**Teks Dokumen:**
Editorial Media Indonesia
Editorial Media Indonesia ()

Otonomi Korupsi

21 Juni 2017 07:53
MASIH jauh, panjang, dan berliku jalan menuju pemerintahan yang bersih. Kepala daerah yang dipilih langsung oleh rakyat itu ternyata tidak tegak lurus menegakkan komitmen memberantas korupsi. Contohnya Gubernur Bengkulu Ridwan Mukti. Ridwan Mukti terkena operasi tangkap tangan KPK di Bengkulu, kemarin. Ia ditangkap bersama istrinya, Lily Martiani Maddari, dan beberapa pengusaha. Mereka langsung diboyong ke Gedung KPK, Jakarta.
 
Dugaan korupsi yang melibatkan Ridwan Mukti semakin mengukuhkan anggapan bahwa korupsi tidak pernah pudar. Malah, ini yang membuat prihatin, korupsi sepertinya diestafetkan secara sadar di Bengkulu. Bukankah dua gubernur sebelumnya juga terseret dalam pusaran kasus korupsi? Lebih memprihatinkan lagi karena Ridwan Mukti menjadi contoh paripurna perbuatan yang tidak menyatu dengan perkataan.
 
Ridwan Mukti merupakan produk pilkada langsung pada Desember 2015 dan dilantik menjadi gubernur pada Februari 2016. Pemberantasan korupsi menjadi salah satu tema kampanye yang lantang ia suarakan. Tidak hanya itu, pada 1 Maret 2016, Ridwan Mukti memelopori penandatanganan pakta integritas untuk memerangi korupsi dan narkoba. Tidak tanggung-tanggung, Ridwan Mukti meneken pakta integritas itu dengan disaksikan langsung oleh Ketua KPK Agus Rahardjo.
 
Harus tegas dikatakan bahwa Ridwan Mukti telah mengingkari pakta integritas yang ditekennya. Pakta integritas begitu mudahnya dikhianati. Pengkhianatan terhadap pakta integritas bisa saja dilakukan pejabat lainnya di negeri ini, hanya mereka beruntung karena belum terjaring oleh operasi tangkap tangan KPK. Dugaan korupsi Ridwan Mukti juga mengonfirmasikan hal penting lainnya, yaitu korupsi telah bertransformasi dengan mulus dari pusat ke daerah bersamaan otonomi daerah. Otonomi daerah bertransformasi menjadi otonomi korupsi. Tidak sedikit pejabat di daerah, baik itu eksekutif maupun legislatif, yang menjadikan diri mereka sebagai 'raja' yang menerima upeti. Karena itulah, KPK diminta untuk terus-menerus mengawasi dan memberantas korupsi di daerah. Dalam perspektif itulah kita katakan bahwa ada kepentingan konstitusional untuk melindungi lembaga pemberantasan korupsi.

**Entri Data:**
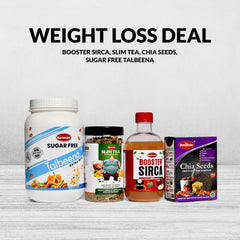 Weight Loss Deal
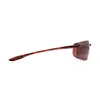 Picture of Maui Jim® Hookipa Sunglasses - Tortoise/Maui Rose
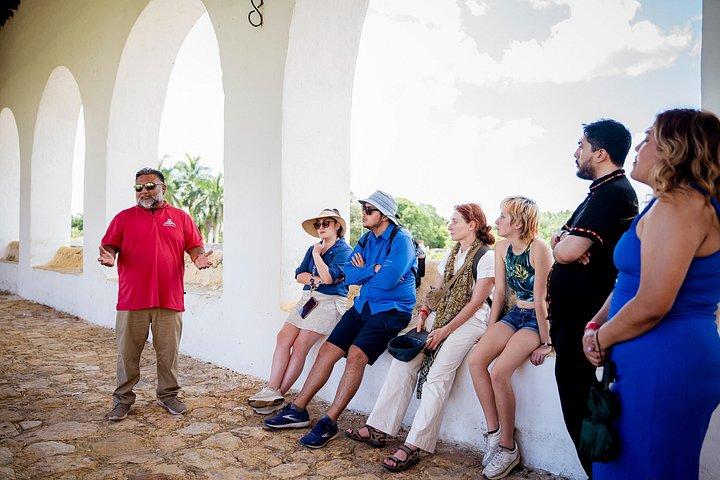 Excursion d'une journée à Chichén Itzá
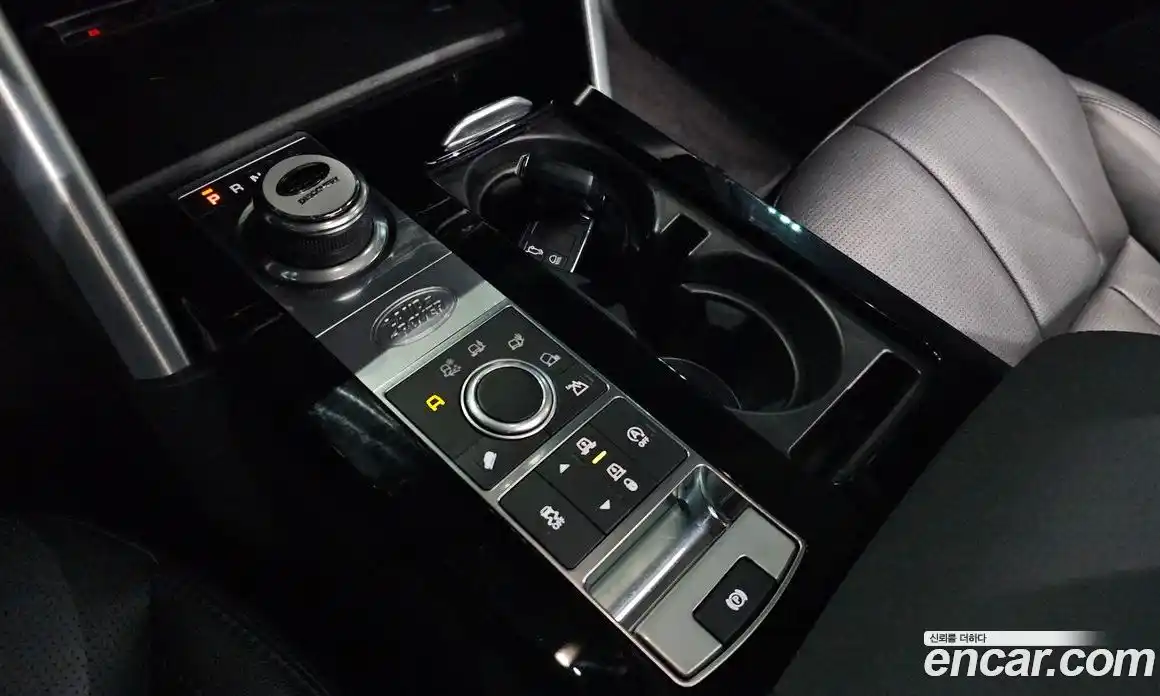 Land Rover Discovery 2020 3.0 Автомат в Москве № 315712, фото 15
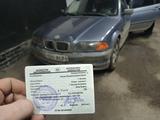 BMW 325 2004 годаfor2 700 000 тг. в Астана – фото 4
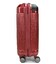 Валіза Snowball 84903 маленька S червона - картинка, зображення, фото валізи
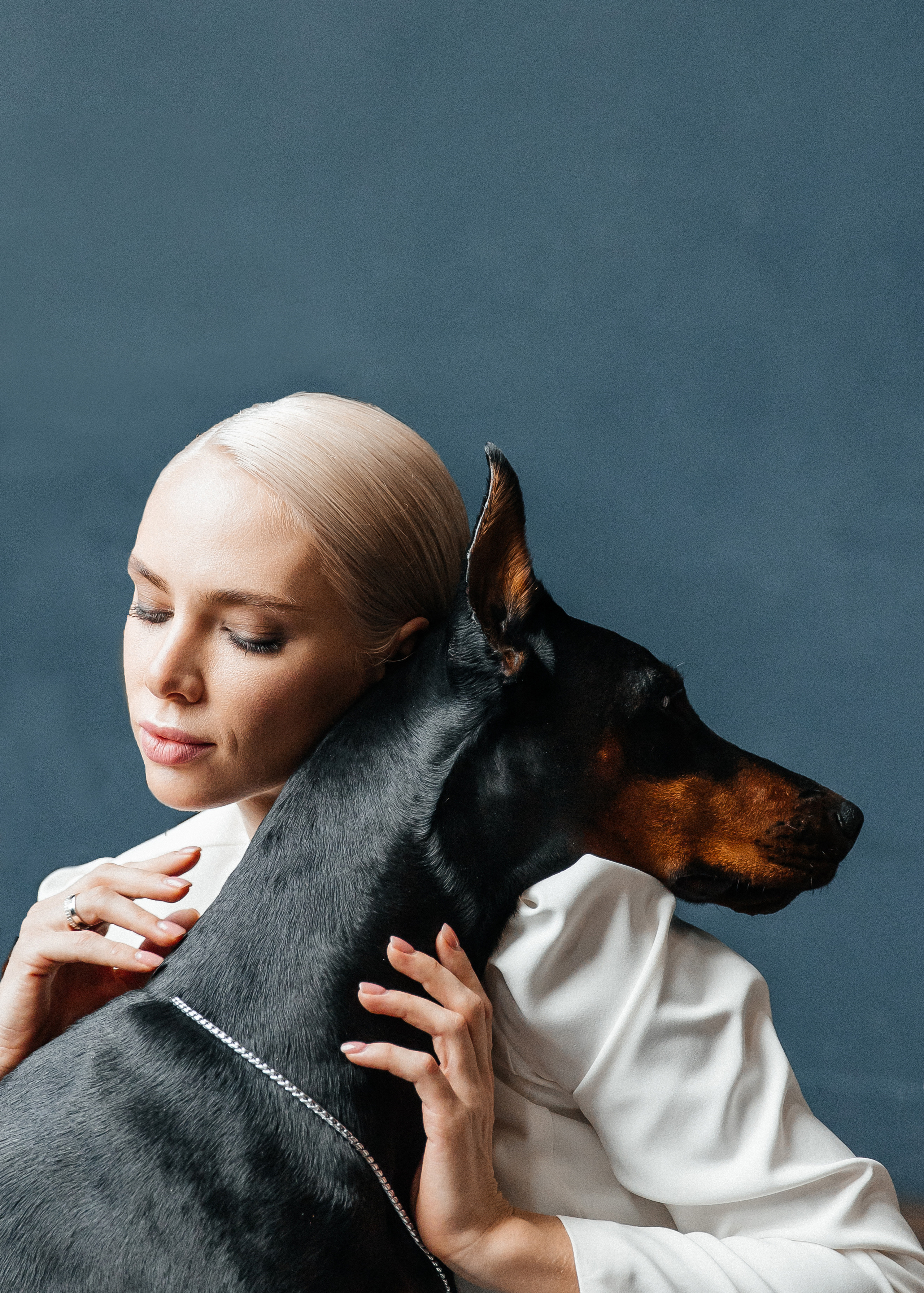 Студия Владимир и Елена. Свадебный и семейный фотограф в Москве Холда Тати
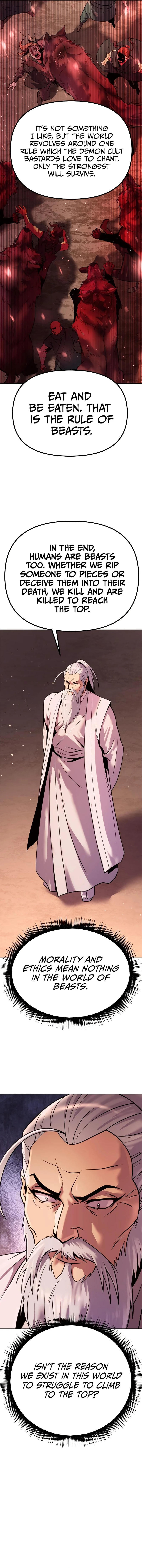 Chronicles of the Demon Faction Chapter 40 - 16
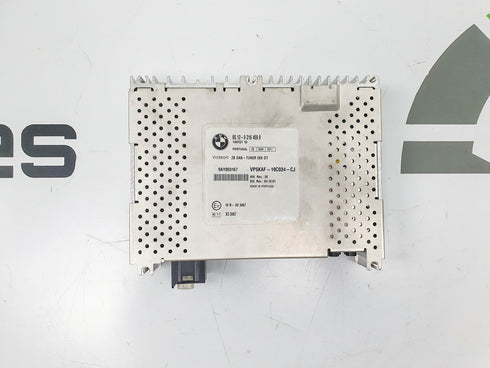 Módulo de Sintonização Digital (DAB) para BMW Séries 1, 3, 5 e X5 65129216459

**Tugas 1:**
Jawablah pertanyaan berikut berdasarkan editorial "Otonomi Korupsi":
(a) Siapa nama istri Ridwan Mukti yang ikut ditangkap bersamanya?
(b) Pada bulan dan tahun berapa Ridwan Mukti dilantik menjadi gubernur?
(c) Siapa yang menyaksikan langsung penandatanganan pakta integritas oleh Ridwan Mukti?
**Tugas 2:**
Apa saja keterangan waktu berupa tanggal, bulan, atau tahun yang tercantum dalam editorial "Otonomi Korupsi"? Sebutkan semuanya.
**Tugas 3:**
Tuliskan kelanjutan editorial "Otonomi Korupsi" mulai setelah kalimat terakhirnya.

**Kotak Jawaban 1:**
(a) Lily Martiani Maddari
(b) Februari 2016
(c) Ketua KPK Agus Rahardjo

**Kotak Jawaban 2:**
- 21 Juni 2017
- Desember 2015
- Februari 2016
- 1 Maret 2016

**Kotak Jawaban 3:**
 
Dengan perkataan lain, untuk mewujudkan masyarakat yang bebas dari korupsi, keberadaan KPK harus diperkuat. Dalam konteks ini tujuannya ialah menghadang transformasi korupsi dari pusat ke daerah. Penguatan KPK sebuah keniscayaan di tengah begitu dahsyatnya gempuran yang datang dari segenap penjuru mata angin. Sadar atau tidak sadar, telah ada titik temu kepentingan berbagai pihak untuk melemahkan KPK. Ada kepentingan politik, ada pula kepentingan bisnis.
 
Hanya KPK yang kuat yang bisa konsisten melakukan operasi tangkap tangan. Penangkapan Ridwan Mukti menjadi operasi tangkap tangan kelima selama sebulan terakhir. Sebelumnya, KPK menangkap auditor utama BPK Rochmadi Saptogiri dan Inspektur Jenderal Kementerian Desa dan Pemberdayaan Daerah Tertinggal dan Transmigrasi Sugito. Berikutnya, KPK menangkap Ketua Komisi B DPRD Jawa Timur Mochamad Basuki bersama dua kepala dinas di lingkungan Pemerintah Provinsi Jatim.
 
Tak berselang lama KPK menangkap jaksa dari Kejaksaan Tinggi Bengkulu Parlin Purba dan Ketua DPRD Mojokerto Purnomo. Penangkapan Gubernur Bengkulu Ridwan Mukti itu semakin membuktikan perilaku garong tidak pernah bersemayam nyaman di eksekutif, legislatif, maupun yudikatif. Hanya KPK yang kuat yang bisa membuat resah koruptor.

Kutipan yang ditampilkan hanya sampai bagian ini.